## Entries provided
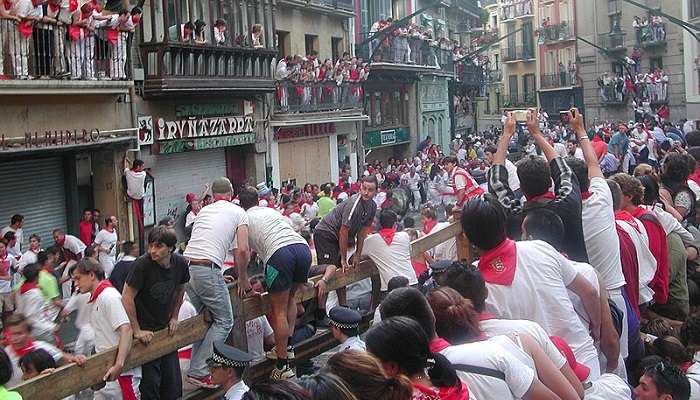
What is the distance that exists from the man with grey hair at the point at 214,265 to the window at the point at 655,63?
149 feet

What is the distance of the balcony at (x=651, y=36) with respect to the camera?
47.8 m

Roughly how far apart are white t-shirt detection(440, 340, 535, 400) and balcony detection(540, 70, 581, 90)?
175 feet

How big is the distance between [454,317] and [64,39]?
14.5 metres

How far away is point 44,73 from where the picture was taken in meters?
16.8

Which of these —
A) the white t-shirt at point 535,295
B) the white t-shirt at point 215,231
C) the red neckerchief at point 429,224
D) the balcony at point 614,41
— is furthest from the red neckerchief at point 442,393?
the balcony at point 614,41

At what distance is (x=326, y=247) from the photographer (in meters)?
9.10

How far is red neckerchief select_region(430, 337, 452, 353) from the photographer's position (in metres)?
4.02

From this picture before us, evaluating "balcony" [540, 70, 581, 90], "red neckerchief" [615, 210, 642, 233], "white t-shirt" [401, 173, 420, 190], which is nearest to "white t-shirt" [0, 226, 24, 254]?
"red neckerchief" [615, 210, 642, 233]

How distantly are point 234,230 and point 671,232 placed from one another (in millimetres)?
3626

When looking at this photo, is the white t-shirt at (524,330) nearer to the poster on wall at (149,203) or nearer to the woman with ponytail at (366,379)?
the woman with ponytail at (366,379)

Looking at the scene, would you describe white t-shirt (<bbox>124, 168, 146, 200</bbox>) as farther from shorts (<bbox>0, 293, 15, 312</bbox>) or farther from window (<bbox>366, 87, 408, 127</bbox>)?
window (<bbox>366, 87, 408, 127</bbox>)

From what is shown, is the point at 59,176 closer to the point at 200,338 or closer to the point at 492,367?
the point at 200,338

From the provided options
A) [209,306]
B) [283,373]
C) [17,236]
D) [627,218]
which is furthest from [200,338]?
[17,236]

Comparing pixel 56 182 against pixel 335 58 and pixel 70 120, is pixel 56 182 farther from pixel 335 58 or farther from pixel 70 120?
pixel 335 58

---

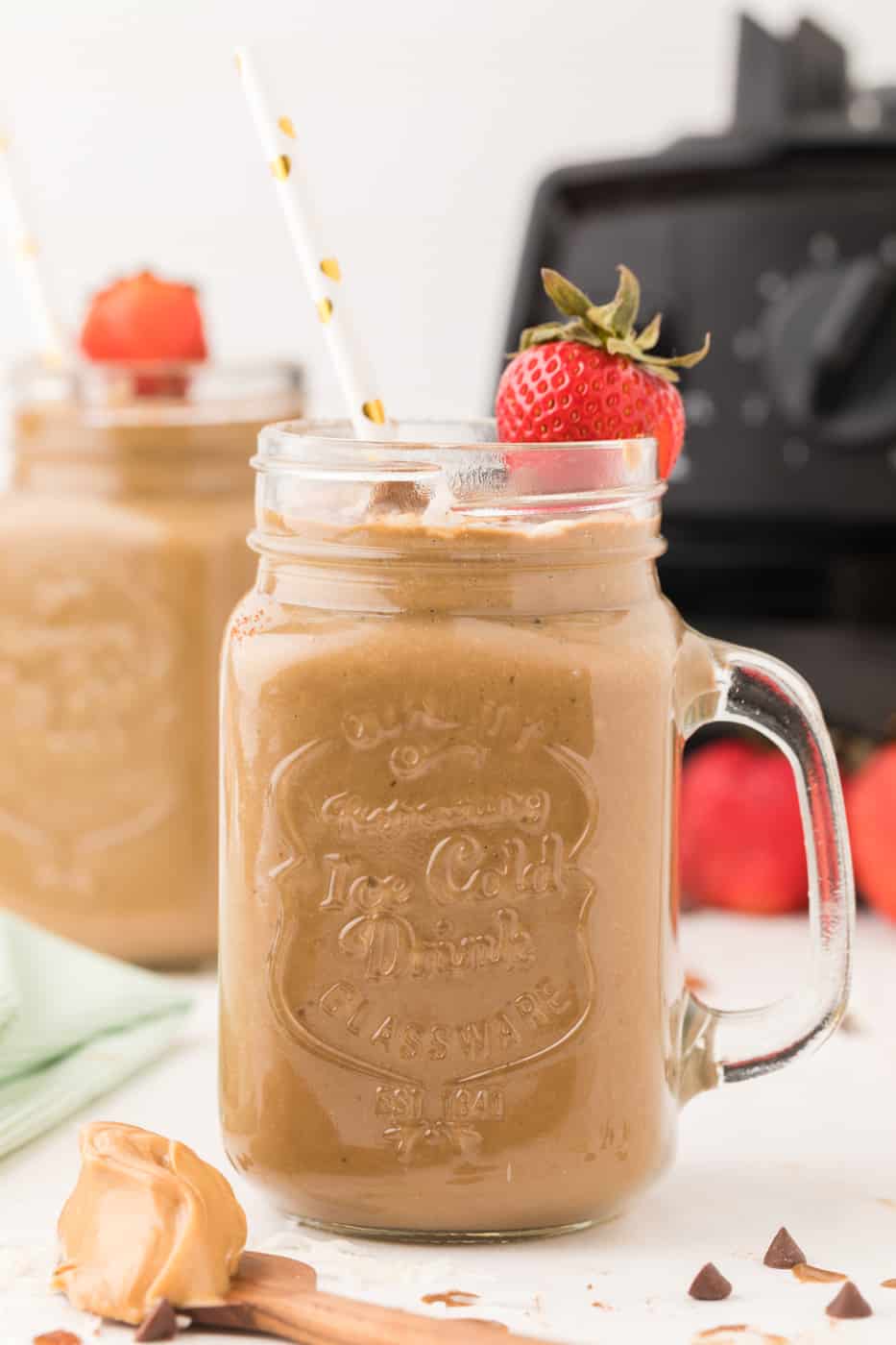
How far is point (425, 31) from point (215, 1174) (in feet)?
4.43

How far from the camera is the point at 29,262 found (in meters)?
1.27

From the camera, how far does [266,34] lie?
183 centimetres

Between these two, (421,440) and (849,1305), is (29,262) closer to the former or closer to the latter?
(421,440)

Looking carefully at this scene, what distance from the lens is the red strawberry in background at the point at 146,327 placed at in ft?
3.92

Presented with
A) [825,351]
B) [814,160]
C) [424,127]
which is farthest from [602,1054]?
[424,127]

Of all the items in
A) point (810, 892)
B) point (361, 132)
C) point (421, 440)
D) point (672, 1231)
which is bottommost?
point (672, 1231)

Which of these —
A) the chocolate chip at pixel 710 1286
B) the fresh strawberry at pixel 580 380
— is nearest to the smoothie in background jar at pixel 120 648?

## Given task
Reproduce the items above, starting with the line containing "From the camera, how far does [266,34] lie?" and continuing through the line containing "pixel 120 648?", with every occurrence of "strawberry" switched to "raspberry" and all else unchanged.

## Result of this exercise
From the camera, how far does [266,34] lie?
183 centimetres

Between these two, (421,440) and (849,1305), is (29,262) closer to the former or closer to the latter?
(421,440)

Looking carefully at this scene, what distance from the lens is the red raspberry in background at the point at 146,327 placed at in ft?
3.92

Presented with
A) [825,351]
B) [814,160]
C) [424,127]
which is farthest from [602,1054]?
[424,127]

Of all the items in
A) point (810, 892)
B) point (361, 132)
C) point (421, 440)
D) point (672, 1231)
which is bottommost?
point (672, 1231)

Which of these —
A) the chocolate chip at pixel 710 1286
B) the fresh raspberry at pixel 580 380
— is nearest to the smoothie in background jar at pixel 120 648?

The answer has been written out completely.